I was chatting with a girlfriend the other day, and I told her how I periodically like to clean up my Facebook profile. By “clean up” I mean remove older posts from my timeline and untag old photos. Today, while I was creating a physical photo album of my wedding, I got to thinking about why exactly I feel the need to do this. What makes photos and posts online different from a photo album on my shelf?
Here’s the big difference: The Internet remembers everything. Once information is up there, it is very, very hard to take it down. Photos are reproduced and saved elsewhere, status updates are shared, tweets are retweeted, and their reach grows exponentially. (A recent example is of the kids who asked their dad for a puppy and were told they could get one if they got one million “likes” on Facebook. Needless to say, they got the puppy.)

If you don’t manage your Facebook timeline carefully, those posts, inane comments, shares and unflattering photos will populate it forever. Unless you show some discretion (“having good judgement” or “being able to make responsible decisions”), comments, photos and the ugly details of a crazy evening out on the town could follow you online forever. We have all heard stories of how dubious photos or thoughtless status updates have cost people their relationships or their jobs – let’s not even talk about what tweeting a photo of your crotch can do for your career! Part of living in an online world is practicing online reputation management. Companies and brands do it to monitor conversations about them online, but individuals need to become more aware of the importance of allowing ourselves (and the Internet) to forget about episodes in our past.
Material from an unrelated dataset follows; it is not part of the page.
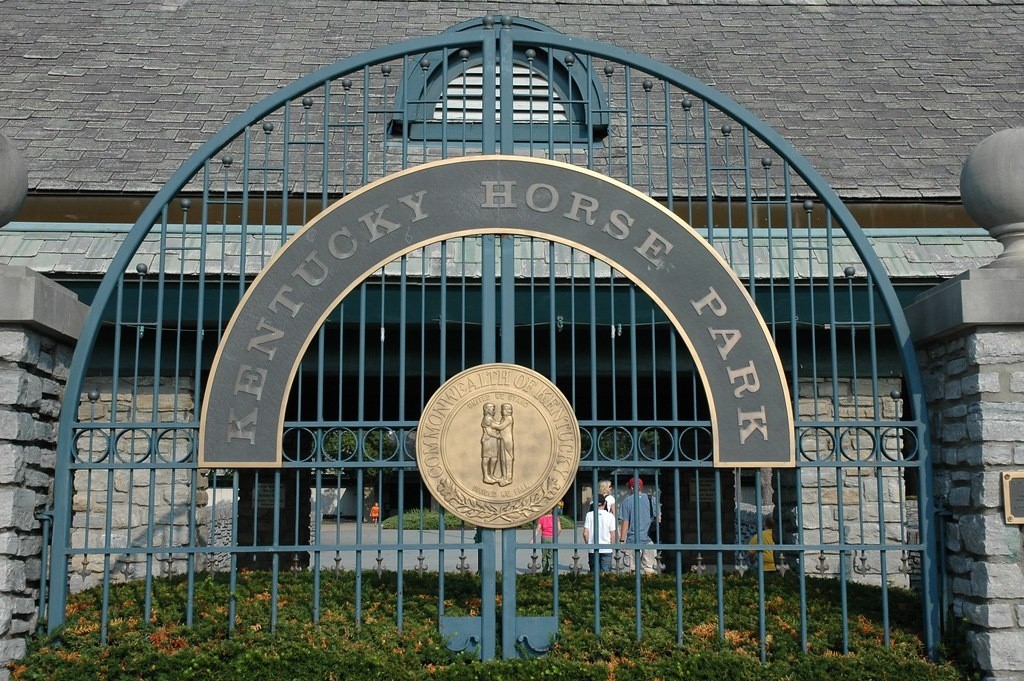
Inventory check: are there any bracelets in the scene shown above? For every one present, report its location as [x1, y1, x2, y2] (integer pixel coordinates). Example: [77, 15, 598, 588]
[619, 539, 624, 542]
We all like to reminisce. Sometimes we have memories that cause us pangs of embarrassment just to think of them. Something we said to someone, a lie we were caught in, an outfit we wore (what was I THINKING?? – it’s okay, it was the 90s). It is healthy to privately remember those moments and draw lessons from them for the future. But why does a status update need to remind everyone who can see our Facebook timeline about it? When you accept a friend request today, ask yourself if you really want that person whom you’ve most likely just met briefly at a dinner party to see the gory details of your college party days. There is always the possibility of taking the time to carefully manage our groups of friends and limit who can see what, but in the end even those who lived through experiences with you might not necessarily want to be reminded of them every time they click “view friendship.”
But most importantly, we need to remember how the information we share on places like Facebook, Twitter and Instagram affects people other than ourselves. Are you posting photos of yourself with friends or parents who aren’t on Facebook (yeah, I’m guilty)? Are you tagging people in unflattering photos? I have to admit to having gone through a Facebook phase in which I would post any and every photo I took, approve tags of all kinds of silly faces I made, and not think twice about posting a photo of myself with a friend or family member who isn’t on Facebook without asking permission.
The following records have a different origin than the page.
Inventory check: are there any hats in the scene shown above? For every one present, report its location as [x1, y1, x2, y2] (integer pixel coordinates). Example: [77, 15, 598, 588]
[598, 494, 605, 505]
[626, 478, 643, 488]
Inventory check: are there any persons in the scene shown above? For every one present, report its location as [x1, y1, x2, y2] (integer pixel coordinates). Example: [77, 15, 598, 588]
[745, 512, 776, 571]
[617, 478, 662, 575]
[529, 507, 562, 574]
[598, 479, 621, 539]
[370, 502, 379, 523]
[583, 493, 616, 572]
It was my Chico who first challenged me to think more carefully about what kind of information I posted. I have no right to invade his privacy by sharing with everyone the fact that he hilariously wore mis-matching socks this morning (that’s just an example – that has never happened. That I know of.). Then, working on this website and consolidating and managing my personal brand online made me even more conscious of that fact. Doing a Google search of “the brain in jane” produced many surprising results that I hadn’t even realized would be visible publicly (nothing shocking, mind you, but that search was certainly informative). That’s when it hit me that even information that is posted “privately” online and doesn’t show up in a Google search is still present in a public space. The Internet is not, by any stretch of the imagination, private, no matter how strict your settings on social media.
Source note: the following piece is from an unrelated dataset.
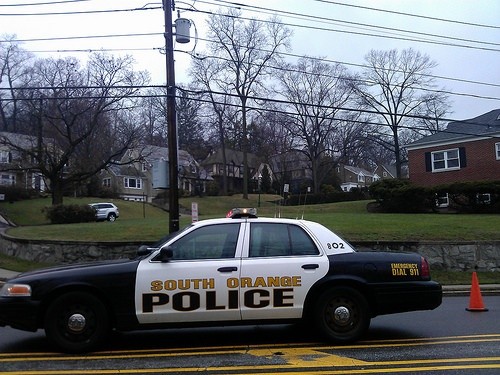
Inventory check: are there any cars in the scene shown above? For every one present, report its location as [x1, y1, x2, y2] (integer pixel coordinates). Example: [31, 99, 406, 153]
[0, 207, 443, 355]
So my challenge for everyone, including myself, is to think twice before posting. Let’s ask ourselves, “How will someone else perceive this? Will it hurt someone’s feelings or offend unnecessarily? How will I feel about this when I read it in two weeks, two months or two years?” But most importantly, let’s ask ourselves, “How will my kid feel when he’s a teenager and he sees all the poop-related status updates and baby photos I’ve posted of him through the years?” How will he feel, indeed?